Personalization Paradox in Behavior Change Apps: Lessons from a Social Comparison-Based Personalized App for Physical Activity
This addresses the personalization paradox in m-health apps for physical activity, offering incremental improvements in social comparison features.
The paper tackled the problem of personalizing social comparison targets in behavior change apps for physical activity, using AI-based multi-armed bandits, and found small-to-moderate effect sizes in increasing motivation among 53 users.

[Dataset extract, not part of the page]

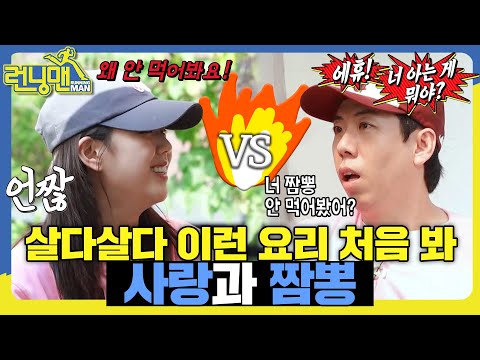 마주치면 싸움 #런닝맨 #RunningMan #SBSenter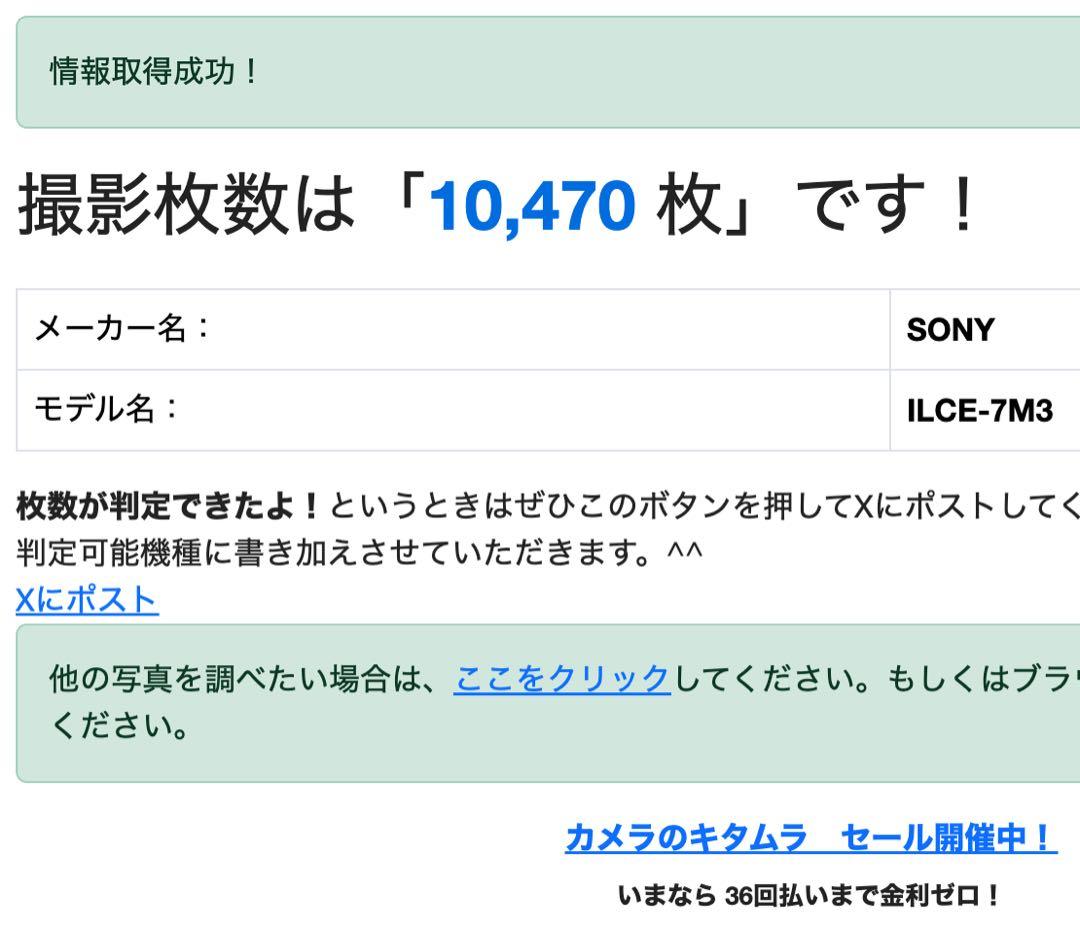 α7iiiズームレンズキット【美品】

Social comparison-based features are widely used in social computing apps. However, most existing apps are not grounded in social comparison theories and do not consider individual differences in social comparison preferences and reactions. This paper is among the first to automatically personalize social comparison targets. In the context of an m-health app for physical activity, we use artificial intelligence (AI) techniques of multi-armed bandits. Results from our user study (n=53) indicate that there is some evidence that motivation can be increased using the AI-based personalization of social comparison. The detected effects achieved small-to-moderate effect sizes, illustrating the real-world implications of the intervention for enhancing motivation and physical activity. In addition to design implications for social comparison features in social apps, this paper identified the personalization paradox, the conflict between user modeling and adaptation, as a key design challenge of personalized applications for behavior change. Additionally, we propose research directions to mitigate this Personalization Paradox.